Aussi, pour l’ensemble des citoyennes et des citoyens d’un pays, la protection de leurs droits, aussi bien comme individus que comme groupes, passe nécessairement par la mise en place d’États démocratiques et laïques, où le caractère non confessionnel de l’État lui permet d’assumer avec plus de crédibilité son rôle d’arbitre neutre et impartial entre les individus et les groupes religieux en présence.

État religieux et droits des femmes

Les femmes, en particulier, ont tout à gagner de l’intervention d’un État laïque lorsque des conflits les opposent aux pouvoirs religieux en place. Il faut se rappeler qu’il s’agit le plus souvent de pouvoirs exclusivement masculins qui, tout au long de l’histoire, ont non seulement exclu les femmes de leurs rangs, mais ont eu tendance, le plus souvent, à interpréter les textes fondateurs en leur défaveur. Ceci leur a permis, entre autres, de tirer de ces textes toute une série de prescriptions et de dogmes religieux qui ont eu pour effet de creuser et de maintenir longtemps un écart important entre les droits des femmes et ceux des hommes. En ce qui nous concerne comme société, il faut lire, à cet égard, l’Avis, admirablement argumenté et documenté, publié en mars 2011 par le Conseil du statut de la femme et intitulé : Affirmer la laïcité, un pas de plus vers l’égalité réelle entre les hommes et les femmes.

Refus d’une démocratie vidée de son sens

On est en droit de conclure qu’une véritable démocratie ne peut se concevoir en dehors du cadre de la laïcité de l’État et que, de ce fait, démocratie et État laïque constituent un tandem indissociable.

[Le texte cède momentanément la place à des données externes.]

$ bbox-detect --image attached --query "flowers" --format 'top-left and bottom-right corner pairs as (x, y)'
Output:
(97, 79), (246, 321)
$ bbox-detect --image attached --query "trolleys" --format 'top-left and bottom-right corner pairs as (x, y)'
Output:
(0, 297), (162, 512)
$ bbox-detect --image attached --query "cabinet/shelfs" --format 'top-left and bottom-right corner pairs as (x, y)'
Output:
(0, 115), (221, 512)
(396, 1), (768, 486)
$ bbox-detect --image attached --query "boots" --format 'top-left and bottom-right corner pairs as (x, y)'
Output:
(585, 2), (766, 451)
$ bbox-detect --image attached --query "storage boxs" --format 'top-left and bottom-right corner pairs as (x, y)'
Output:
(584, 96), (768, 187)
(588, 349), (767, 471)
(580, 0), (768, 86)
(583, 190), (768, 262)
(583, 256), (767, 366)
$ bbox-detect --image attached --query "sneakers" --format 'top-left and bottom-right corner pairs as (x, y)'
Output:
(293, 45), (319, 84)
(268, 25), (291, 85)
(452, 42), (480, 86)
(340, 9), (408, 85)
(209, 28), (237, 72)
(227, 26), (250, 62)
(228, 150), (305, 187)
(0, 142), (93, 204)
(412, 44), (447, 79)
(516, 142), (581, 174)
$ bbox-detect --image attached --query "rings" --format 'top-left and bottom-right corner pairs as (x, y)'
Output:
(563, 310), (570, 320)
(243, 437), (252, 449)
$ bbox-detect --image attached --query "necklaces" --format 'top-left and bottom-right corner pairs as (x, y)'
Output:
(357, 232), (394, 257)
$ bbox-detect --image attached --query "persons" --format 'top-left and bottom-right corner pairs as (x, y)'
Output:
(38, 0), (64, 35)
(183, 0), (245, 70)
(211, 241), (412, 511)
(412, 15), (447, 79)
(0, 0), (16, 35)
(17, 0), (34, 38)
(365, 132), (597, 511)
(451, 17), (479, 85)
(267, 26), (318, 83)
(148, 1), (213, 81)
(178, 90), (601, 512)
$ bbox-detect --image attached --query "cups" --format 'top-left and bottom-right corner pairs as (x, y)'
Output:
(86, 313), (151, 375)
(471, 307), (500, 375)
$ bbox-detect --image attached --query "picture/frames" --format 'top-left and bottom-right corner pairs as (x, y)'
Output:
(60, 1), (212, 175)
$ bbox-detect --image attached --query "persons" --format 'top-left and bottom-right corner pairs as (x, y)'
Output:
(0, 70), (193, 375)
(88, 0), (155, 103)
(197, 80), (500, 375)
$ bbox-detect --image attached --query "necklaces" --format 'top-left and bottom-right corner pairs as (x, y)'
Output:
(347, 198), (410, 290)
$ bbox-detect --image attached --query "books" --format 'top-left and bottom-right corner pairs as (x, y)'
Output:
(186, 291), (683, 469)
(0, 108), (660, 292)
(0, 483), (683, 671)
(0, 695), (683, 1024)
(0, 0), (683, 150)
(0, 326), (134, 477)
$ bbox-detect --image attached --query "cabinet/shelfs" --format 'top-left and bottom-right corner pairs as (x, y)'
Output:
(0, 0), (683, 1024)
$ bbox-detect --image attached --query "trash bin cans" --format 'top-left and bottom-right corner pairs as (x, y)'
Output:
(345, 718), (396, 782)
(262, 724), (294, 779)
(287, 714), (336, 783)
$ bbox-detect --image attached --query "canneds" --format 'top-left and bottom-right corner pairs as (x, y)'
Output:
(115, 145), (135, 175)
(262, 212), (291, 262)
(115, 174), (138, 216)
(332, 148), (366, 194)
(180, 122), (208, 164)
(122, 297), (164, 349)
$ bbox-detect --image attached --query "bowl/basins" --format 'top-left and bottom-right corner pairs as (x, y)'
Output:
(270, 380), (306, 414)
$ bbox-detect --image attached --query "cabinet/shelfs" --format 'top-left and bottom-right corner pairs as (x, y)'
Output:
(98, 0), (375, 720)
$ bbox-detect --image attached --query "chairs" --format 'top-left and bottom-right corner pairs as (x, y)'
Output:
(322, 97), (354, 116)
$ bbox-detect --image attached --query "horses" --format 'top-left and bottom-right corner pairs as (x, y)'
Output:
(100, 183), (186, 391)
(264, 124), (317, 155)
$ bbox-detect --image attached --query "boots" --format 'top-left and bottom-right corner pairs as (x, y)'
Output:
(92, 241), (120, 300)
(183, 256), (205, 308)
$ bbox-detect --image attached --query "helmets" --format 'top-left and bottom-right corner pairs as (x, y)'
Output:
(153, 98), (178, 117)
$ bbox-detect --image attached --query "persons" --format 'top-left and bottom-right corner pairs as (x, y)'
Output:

On ne pourra donc parler d’un État religieux de type modéré – qu’il soit musulman, juif, chrétien ou autre - sans que cette affirmation ne renvoie du même coup à un projet de démocratie également modérée, ce qui signifierait une égalité de droits modérée entre tous les citoyens et toutes les citoyennes dont, en particulier, le droit à une liberté d’expression modérée.

On comprend qu’il s’agirait, dès lors, d’un simulacre de démocratie qui, vidée de sa substance, aboutirait à la négation même de l’idée de démocratie.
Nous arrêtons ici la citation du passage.